● **Task directions**
Output, exactly and in full, the entries that appear below.

● **Information shown**
--- --- ---
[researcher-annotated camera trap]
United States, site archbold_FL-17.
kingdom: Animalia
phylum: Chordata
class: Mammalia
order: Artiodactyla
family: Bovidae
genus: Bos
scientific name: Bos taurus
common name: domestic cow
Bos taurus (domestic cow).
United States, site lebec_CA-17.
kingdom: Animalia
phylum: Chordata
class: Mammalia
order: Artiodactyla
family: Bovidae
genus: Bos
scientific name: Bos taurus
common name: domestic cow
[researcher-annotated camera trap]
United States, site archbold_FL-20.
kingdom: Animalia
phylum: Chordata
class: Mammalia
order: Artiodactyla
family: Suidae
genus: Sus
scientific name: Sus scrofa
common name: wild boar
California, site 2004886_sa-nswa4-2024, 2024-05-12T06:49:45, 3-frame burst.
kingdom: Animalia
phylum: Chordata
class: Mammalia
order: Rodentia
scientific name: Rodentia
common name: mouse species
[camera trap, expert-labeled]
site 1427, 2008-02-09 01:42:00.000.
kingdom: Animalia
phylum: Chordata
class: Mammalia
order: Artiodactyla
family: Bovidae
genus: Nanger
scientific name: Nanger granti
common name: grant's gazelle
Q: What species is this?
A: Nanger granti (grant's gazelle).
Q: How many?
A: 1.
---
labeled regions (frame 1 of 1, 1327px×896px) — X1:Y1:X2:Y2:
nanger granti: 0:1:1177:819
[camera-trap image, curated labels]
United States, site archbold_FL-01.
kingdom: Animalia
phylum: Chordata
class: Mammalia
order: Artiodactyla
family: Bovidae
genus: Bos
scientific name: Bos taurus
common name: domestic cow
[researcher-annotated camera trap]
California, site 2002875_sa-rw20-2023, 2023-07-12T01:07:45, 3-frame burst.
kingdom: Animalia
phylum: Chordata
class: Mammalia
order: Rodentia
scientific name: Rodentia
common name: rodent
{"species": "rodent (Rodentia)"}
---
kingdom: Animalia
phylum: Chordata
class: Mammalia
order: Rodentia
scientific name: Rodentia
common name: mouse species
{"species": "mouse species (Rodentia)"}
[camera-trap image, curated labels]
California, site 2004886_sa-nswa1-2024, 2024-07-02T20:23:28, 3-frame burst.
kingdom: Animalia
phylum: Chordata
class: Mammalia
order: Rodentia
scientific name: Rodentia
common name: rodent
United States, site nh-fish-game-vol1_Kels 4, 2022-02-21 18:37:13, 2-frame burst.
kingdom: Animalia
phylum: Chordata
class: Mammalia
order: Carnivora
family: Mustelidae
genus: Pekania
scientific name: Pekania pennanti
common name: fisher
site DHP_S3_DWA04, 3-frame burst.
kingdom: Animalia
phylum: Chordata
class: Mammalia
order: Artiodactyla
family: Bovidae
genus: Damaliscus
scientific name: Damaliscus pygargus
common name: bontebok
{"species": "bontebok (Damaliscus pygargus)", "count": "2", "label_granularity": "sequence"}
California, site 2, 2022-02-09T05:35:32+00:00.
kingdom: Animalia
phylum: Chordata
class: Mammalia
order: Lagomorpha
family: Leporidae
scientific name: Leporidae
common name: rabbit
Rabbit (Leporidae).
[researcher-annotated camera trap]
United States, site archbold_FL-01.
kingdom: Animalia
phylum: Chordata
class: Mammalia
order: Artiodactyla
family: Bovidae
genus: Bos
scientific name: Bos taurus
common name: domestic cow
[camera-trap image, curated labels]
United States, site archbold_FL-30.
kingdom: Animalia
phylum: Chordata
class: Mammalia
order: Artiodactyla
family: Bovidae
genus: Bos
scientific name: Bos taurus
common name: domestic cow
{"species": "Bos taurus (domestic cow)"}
--- --- ---
● **Answer space**
[researcher-annotated camera trap]
United States, site archbold_FL-17.
kingdom: Animalia
phylum: Chordata
class: Mammalia
order: Artiodactyla
family: Bovidae
genus: Bos
scientific name: Bos taurus
common name: domestic cow
Bos taurus (domestic cow).
United States, site lebec_CA-17.
kingdom: Animalia
phylum: Chordata
class: Mammalia
order: Artiodactyla
family: Bovidae
genus: Bos
scientific name: Bos taurus
common name: domestic cow
[researcher-annotated camera trap]
United States, site archbold_FL-20.
kingdom: Animalia
phylum: Chordata
class: Mammalia
order: Artiodactyla
family: Suidae
genus: Sus
scientific name: Sus scrofa
common name: wild boar
California, site 2004886_sa-nswa4-2024, 2024-05-12T06:49:45, 3-frame burst.
kingdom: Animalia
phylum: Chordata
class: Mammalia
order: Rodentia
scientific name: Rodentia
common name: mouse species
[camera trap, expert-labeled]
site 1427, 2008-02-09 01:42:00.000.
kingdom: Animalia
phylum: Chordata
class: Mammalia
order: Artiodactyla
family: Bovidae
genus: Nanger
scientific name: Nanger granti
common name: grant's gazelle
Q: What species is this?
A: Nanger granti (grant's gazelle).
Q: How many?
A: 1.
---
labeled regions (frame 1 of 1, 1327px×896px) — X1:Y1:X2:Y2:
nanger granti: 0:1:1177:819
[camera-trap image, curated labels]
United States, site archbold_FL-01.
kingdom: Animalia
phylum: Chordata
class: Mammalia
order: Artiodactyla
family: Bovidae
genus: Bos
scientific name: Bos taurus
common name: domestic cow
[researcher-annotated camera trap]
California, site 2002875_sa-rw20-2023, 2023-07-12T01:07:45, 3-frame burst.
kingdom: Animalia
phylum: Chordata
class: Mammalia
order: Rodentia
scientific name: Rodentia
common name: rodent
{"species": "rodent (Rodentia)"}
---
kingdom: Animalia
phylum: Chordata
class: Mammalia
order: Rodentia
scientific name: Rodentia
common name: mouse species
{"species": "mouse species (Rodentia)"}
[camera-trap image, curated labels]
California, site 2004886_sa-nswa1-2024, 2024-07-02T20:23:28, 3-frame burst.
kingdom: Animalia
phylum: Chordata
class: Mammalia
order: Rodentia
scientific name: Rodentia
common name: rodent
United States, site nh-fish-game-vol1_Kels 4, 2022-02-21 18:37:13, 2-frame burst.
kingdom: Animalia
phylum: Chordata
class: Mammalia
order: Carnivora
family: Mustelidae
genus: Pekania
scientific name: Pekania pennanti
common name: fisher
site DHP_S3_DWA04, 3-frame burst.
kingdom: Animalia
phylum: Chordata
class: Mammalia
order: Artiodactyla
family: Bovidae
genus: Damaliscus
scientific name: Damaliscus pygargus
common name: bontebok
{"species": "bontebok (Damaliscus pygargus)", "count": "2", "label_granularity": "sequence"}
California, site 2, 2022-02-09T05:35:32+00:00.
kingdom: Animalia
phylum: Chordata
class: Mammalia
order: Lagomorpha
family: Leporidae
scientific name: Leporidae
common name: rabbit
Rabbit (Leporidae).
[researcher-annotated camera trap]
United States, site archbold_FL-01.
kingdom: Animalia
phylum: Chordata
class: Mammalia
order: Artiodactyla
family: Bovidae
genus: Bos
scientific name: Bos taurus
common name: domestic cow
[camera-trap image, curated labels]
United States, site archbold_FL-30.
kingdom: Animalia
phylum: Chordata
class: Mammalia
order: Artiodactyla
family: Bovidae
genus: Bos
scientific name: Bos taurus
common name: domestic cow
{"species": "Bos taurus (domestic cow)"}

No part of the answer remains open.